Recent studies have highlighted this issue. For example, Naous et al. (2024) found that Arabic LLMs often default to culturally loaded or stereotypical content when faced with ambiguous prompts. This happens due to biases in their pre-training data. Similarly, the PALM dataset project (2025) revealed that many Arabic models trained on translated English data exhibit Western-centric biases, sometimes producing culturally inappropriate or irrelevant outputs.
Conclusion
Copying Arabic text from browser-based PDF viewers (such as Google Chrome or Microsoft Edge) reverses the character order. Translation tools then misinterpret this text, leading to inaccurate and sometimes culturally biased results.
What needs fixing
- Browser-based PDF viewers: Improve right-to-left text handling in browser‑based PDF viewers to preserve logical character order when copying.

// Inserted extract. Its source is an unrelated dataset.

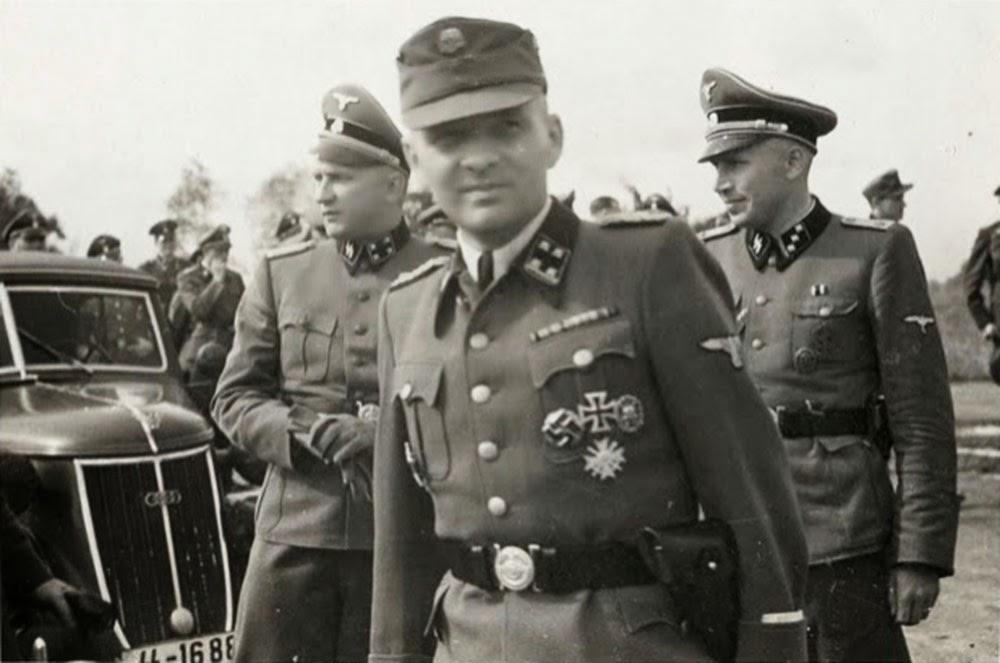Karl Hoecker (derecha) con Richard Baer y Rudolf Hoess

- Translation Tools: Detect reversed right-to-left text and either warn users or attempt to correct this automatically.
The need for human translators
While translation tools like Google Translate are useful for quick and general translations, they can’t replace human translators when accuracy and nuance matters.

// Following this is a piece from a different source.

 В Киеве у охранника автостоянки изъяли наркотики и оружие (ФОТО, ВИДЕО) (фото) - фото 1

Human translation involves more than converting words. It requires understanding:
- cultural context
- tone
- ambiguity.
People naturally interpret layered meanings and shifting topics, whether the conversation is about disability services, education or Islamic law. Machines, however, rely on training data and statistical patterns. This can lead to errors or biased outputted text, especially when the inputted text is corrupted or unclear. This is why human translators remain essential – they can adapt meaning to the audience and ensure that the message is both accurate and culturally appropriate.
Recommendations
From our investigation, we recommend:
- using Adobe Acrobat or Firefox to view and copy Arabic text from PDFs
- avoiding Google Chrome or Microsoft Edge PDF viewers to copy Arabic text for translation purposes
- teaching users about this issue to prevent further miscommunication and misinterpretation.